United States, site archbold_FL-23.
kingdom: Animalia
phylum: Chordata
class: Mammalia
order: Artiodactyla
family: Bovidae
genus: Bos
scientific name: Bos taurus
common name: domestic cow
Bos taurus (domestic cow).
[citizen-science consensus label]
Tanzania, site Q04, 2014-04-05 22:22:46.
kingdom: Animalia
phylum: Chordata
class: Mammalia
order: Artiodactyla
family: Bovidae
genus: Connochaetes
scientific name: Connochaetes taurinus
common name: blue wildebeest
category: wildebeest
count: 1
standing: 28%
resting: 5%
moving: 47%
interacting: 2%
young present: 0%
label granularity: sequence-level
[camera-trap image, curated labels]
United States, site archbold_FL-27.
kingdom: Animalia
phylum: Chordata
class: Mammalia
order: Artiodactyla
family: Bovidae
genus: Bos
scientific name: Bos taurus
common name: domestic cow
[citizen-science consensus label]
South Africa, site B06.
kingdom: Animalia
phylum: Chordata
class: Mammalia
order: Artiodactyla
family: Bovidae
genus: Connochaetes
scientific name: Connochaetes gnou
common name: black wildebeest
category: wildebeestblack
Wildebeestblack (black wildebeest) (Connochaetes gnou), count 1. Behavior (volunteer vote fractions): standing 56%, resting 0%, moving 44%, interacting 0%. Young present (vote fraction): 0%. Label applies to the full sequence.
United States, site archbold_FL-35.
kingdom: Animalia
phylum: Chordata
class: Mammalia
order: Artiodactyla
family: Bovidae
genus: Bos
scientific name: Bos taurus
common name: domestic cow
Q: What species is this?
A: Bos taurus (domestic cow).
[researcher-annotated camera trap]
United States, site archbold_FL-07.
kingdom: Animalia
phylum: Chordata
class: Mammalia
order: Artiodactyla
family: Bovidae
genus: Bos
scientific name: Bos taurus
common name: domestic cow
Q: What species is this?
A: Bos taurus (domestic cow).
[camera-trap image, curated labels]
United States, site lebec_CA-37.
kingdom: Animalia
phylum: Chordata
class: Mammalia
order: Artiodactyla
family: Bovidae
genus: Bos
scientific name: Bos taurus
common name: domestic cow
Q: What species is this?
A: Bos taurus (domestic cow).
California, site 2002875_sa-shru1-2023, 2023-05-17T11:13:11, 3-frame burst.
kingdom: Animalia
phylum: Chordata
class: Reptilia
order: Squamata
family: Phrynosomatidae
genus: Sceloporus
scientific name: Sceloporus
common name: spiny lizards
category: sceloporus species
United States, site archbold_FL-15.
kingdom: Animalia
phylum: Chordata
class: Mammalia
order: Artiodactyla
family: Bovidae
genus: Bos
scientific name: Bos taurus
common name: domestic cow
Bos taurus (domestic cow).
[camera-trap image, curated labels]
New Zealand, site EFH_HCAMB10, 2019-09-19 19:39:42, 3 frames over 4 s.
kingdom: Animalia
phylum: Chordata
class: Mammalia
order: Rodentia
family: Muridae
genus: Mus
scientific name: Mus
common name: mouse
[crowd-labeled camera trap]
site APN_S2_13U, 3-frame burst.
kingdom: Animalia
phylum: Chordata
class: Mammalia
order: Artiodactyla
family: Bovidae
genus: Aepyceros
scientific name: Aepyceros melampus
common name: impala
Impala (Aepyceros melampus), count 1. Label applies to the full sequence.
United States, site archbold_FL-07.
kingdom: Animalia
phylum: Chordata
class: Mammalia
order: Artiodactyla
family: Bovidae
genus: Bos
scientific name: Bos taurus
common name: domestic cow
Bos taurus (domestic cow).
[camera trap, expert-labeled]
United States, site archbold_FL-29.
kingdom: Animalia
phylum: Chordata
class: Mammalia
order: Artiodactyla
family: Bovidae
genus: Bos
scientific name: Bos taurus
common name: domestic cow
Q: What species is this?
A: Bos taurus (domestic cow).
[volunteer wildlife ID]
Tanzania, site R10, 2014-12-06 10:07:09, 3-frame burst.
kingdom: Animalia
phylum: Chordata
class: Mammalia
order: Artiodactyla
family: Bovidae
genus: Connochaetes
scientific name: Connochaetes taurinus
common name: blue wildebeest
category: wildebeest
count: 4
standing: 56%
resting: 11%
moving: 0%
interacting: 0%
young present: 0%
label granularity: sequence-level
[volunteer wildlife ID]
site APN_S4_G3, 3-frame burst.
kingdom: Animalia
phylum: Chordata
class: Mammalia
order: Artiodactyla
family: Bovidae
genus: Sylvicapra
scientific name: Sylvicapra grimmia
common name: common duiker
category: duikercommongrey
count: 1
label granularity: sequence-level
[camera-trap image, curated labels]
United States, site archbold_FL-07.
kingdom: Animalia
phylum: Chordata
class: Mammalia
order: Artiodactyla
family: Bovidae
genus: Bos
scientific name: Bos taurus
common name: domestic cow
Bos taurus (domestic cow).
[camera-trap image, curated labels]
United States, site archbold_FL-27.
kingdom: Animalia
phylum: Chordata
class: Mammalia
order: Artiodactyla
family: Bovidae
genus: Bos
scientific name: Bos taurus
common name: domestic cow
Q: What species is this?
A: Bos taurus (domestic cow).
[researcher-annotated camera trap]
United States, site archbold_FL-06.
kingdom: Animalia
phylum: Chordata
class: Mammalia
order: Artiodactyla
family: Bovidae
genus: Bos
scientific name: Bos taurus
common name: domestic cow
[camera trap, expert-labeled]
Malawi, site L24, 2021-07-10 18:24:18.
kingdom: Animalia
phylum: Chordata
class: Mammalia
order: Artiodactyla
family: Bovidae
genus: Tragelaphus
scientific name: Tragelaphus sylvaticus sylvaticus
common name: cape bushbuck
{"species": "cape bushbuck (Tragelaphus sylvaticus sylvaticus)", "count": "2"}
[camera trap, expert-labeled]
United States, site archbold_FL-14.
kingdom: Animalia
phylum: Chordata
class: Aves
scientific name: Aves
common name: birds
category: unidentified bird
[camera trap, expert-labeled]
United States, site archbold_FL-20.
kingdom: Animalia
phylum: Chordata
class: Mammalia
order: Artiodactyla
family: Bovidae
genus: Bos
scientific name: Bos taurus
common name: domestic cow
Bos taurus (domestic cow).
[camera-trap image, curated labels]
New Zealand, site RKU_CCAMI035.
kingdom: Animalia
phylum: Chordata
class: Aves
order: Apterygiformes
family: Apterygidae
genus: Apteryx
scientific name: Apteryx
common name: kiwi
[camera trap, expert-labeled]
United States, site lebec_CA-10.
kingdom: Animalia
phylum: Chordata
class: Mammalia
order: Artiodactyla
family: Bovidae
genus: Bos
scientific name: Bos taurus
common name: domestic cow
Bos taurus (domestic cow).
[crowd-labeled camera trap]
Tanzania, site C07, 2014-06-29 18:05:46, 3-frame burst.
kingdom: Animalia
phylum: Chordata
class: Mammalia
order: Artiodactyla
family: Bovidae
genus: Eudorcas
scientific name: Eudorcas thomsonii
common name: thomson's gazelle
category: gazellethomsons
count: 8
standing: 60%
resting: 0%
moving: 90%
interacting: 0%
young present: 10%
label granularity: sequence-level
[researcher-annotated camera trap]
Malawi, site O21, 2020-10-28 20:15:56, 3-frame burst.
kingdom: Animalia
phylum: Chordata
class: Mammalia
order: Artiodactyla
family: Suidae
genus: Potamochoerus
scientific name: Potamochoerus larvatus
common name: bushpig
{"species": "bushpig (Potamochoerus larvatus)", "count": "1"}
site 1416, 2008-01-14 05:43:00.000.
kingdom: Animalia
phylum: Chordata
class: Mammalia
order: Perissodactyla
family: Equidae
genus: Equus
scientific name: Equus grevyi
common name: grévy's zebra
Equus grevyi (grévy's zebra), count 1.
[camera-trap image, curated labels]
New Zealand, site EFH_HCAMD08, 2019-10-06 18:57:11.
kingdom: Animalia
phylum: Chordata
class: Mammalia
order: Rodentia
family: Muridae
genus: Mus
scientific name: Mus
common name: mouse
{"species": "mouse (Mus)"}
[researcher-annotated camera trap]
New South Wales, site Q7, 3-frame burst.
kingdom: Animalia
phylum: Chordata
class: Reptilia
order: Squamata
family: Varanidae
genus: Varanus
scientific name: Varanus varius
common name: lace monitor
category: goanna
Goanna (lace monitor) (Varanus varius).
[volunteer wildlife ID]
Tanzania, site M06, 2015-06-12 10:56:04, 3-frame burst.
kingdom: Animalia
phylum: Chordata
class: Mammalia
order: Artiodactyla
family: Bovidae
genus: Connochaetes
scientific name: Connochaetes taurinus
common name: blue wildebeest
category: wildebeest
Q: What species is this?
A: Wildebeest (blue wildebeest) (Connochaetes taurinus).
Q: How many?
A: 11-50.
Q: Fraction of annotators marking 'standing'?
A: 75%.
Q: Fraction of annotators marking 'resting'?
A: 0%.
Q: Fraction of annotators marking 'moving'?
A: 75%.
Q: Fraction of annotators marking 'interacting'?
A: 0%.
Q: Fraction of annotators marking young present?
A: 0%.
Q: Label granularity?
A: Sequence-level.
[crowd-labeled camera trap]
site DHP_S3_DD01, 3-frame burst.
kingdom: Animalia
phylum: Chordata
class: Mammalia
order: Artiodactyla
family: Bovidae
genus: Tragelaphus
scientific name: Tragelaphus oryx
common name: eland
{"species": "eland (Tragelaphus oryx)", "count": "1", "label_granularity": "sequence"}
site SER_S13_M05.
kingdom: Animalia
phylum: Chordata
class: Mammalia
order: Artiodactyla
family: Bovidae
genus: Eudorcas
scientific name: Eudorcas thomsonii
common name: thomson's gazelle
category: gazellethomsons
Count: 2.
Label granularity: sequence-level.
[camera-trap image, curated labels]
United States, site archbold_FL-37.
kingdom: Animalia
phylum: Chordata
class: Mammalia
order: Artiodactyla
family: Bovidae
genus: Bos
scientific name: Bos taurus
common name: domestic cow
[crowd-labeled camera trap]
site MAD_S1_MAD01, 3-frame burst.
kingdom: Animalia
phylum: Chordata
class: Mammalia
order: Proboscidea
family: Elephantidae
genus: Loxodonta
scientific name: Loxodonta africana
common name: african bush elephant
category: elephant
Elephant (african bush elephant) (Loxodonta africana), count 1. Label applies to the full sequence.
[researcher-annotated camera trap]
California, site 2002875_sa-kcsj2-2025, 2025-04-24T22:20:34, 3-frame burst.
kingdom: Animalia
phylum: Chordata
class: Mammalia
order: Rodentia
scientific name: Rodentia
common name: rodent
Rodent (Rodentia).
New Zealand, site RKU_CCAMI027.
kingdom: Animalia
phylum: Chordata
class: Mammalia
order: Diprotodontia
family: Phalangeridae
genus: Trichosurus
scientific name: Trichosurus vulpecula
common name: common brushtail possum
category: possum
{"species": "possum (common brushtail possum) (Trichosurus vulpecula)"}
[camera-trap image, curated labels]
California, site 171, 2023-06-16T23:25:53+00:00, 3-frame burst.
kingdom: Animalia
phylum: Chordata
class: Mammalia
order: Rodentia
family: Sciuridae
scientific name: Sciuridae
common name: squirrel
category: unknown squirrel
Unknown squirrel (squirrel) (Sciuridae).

▬▬▬

> [Work order]
Throughout the material above, find each line with "marking" and return it.

> [Reply]
Q: Fraction of annotators marking 'standing'?
Q: Fraction of annotators marking 'resting'?
Q: Fraction of annotators marking 'moving'?
Q: Fraction of annotators marking 'interacting'?
Q: Fraction of annotators marking young present?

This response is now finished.